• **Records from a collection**
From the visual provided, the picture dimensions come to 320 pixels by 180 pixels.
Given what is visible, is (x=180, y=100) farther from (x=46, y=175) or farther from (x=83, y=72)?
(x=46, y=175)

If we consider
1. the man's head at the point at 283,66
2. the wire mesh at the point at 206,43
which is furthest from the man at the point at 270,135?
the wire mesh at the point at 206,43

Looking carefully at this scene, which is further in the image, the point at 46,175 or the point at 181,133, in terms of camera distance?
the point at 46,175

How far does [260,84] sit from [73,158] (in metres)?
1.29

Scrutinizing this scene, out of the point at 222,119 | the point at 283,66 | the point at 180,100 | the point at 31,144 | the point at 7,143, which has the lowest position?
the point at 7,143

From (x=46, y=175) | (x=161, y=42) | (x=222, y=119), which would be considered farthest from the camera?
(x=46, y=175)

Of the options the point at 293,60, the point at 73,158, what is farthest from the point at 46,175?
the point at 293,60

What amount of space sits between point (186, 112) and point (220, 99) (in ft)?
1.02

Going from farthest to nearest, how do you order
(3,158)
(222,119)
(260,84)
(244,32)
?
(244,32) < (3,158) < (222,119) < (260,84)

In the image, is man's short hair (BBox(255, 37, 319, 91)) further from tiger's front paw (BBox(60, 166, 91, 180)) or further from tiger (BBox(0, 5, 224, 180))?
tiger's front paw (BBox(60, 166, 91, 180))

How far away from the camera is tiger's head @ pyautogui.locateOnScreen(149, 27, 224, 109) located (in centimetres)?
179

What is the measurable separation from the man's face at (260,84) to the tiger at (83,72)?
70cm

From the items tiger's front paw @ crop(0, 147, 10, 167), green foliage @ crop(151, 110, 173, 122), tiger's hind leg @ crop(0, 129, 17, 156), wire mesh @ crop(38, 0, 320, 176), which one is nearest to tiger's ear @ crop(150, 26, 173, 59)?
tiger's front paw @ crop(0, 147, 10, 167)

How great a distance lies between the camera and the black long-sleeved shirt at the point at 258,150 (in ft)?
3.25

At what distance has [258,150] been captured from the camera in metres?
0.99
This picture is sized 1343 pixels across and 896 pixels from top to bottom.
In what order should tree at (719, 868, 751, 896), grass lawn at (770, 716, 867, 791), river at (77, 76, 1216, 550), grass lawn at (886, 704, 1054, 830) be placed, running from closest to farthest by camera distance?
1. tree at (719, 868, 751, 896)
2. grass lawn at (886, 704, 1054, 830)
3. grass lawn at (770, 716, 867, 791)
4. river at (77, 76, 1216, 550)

• **WHAT YOU HAVE TO DO**
Reproduce the lines above word for word, starting with the line that contains "What amount of" and continuing through the final line.

• **RESPONSE TO THE EXERCISE**
What amount of space sits between point (186, 112) and point (220, 99) (in ft)?
1.02

Going from farthest to nearest, how do you order
(3,158)
(222,119)
(260,84)
(244,32)
?
(244,32) < (3,158) < (222,119) < (260,84)

In the image, is man's short hair (BBox(255, 37, 319, 91)) further from tiger's front paw (BBox(60, 166, 91, 180)) or further from tiger (BBox(0, 5, 224, 180))?
tiger's front paw (BBox(60, 166, 91, 180))

How far away from the camera is tiger's head @ pyautogui.locateOnScreen(149, 27, 224, 109) located (in centimetres)?
179

What is the measurable separation from the man's face at (260,84) to the tiger at (83,72)?
70cm

From the items tiger's front paw @ crop(0, 147, 10, 167), green foliage @ crop(151, 110, 173, 122), tiger's hind leg @ crop(0, 129, 17, 156), wire mesh @ crop(38, 0, 320, 176), which one is nearest to tiger's ear @ crop(150, 26, 173, 59)?
tiger's front paw @ crop(0, 147, 10, 167)

How great a distance lies between the camera and the black long-sleeved shirt at the point at 258,150 (in ft)?
3.25

At what distance has [258,150] been captured from the camera in metres?
0.99
This picture is sized 1343 pixels across and 896 pixels from top to bottom.
In what order should tree at (719, 868, 751, 896), grass lawn at (770, 716, 867, 791), river at (77, 76, 1216, 550), grass lawn at (886, 704, 1054, 830) be placed, running from closest to farthest by camera distance?
1. tree at (719, 868, 751, 896)
2. grass lawn at (886, 704, 1054, 830)
3. grass lawn at (770, 716, 867, 791)
4. river at (77, 76, 1216, 550)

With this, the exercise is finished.